More than 400,000 citizens petitioned to have the advisory (first) referendum placed on the ballot, but the undemocrats, including the American Civil Liberties Union, found enough flaws in a small sample of the signatures to meet a legal requirement to have the referendum thrown off the ballot.

Fair Illinois' justification for challenging the advisory referendum in the first place ultimately comes down to this: Citizens don't have the right to vote away the "rights" of gays. Point taken.

But I guess that means citizens can't even express their views on the matter.

Jesse Smart, chairman of the Illinois State Board of Elections, was mystified when the technical question came before the body: "Personally, I can't understand why anyone would object to allowing the people to give their opinions. ... People in America have the right to make some choices."

Wrong, this is Illinois.



Trouble ahead

A return to last week's topic, as required by the soaring irresponsibility that Rep. George Scully (D-Flossmoor), House Utility Oversight Committee chairman, revealed in his reaction to ComEd's warnings that it might go bankrupt if the General Assembly extended a rate freeze for three years. He said he wouldn't mind a judge overseeing the utility.

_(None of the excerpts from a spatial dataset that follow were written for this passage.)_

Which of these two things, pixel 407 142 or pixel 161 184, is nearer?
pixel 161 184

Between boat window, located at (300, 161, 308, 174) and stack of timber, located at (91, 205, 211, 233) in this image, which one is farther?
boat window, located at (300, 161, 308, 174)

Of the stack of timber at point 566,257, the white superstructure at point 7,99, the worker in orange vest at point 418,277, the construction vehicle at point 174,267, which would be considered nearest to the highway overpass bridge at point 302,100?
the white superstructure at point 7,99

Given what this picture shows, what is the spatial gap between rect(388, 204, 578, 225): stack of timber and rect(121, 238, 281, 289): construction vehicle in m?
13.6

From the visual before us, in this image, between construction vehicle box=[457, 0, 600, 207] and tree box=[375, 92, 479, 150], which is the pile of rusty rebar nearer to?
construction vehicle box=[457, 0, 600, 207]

Two words for Scully: Chicago Skyway. For years, the highway linking Chicago and northwest Indiana kept tolls artificially low, in response to political pressure. The skyway came under the oversight of a federal judge, who approved a 15 percent toll increase.

If you think ComEd's rates are high now, wait until a federal bankruptcy judge, who answers to no one but the law, gets his hands on them.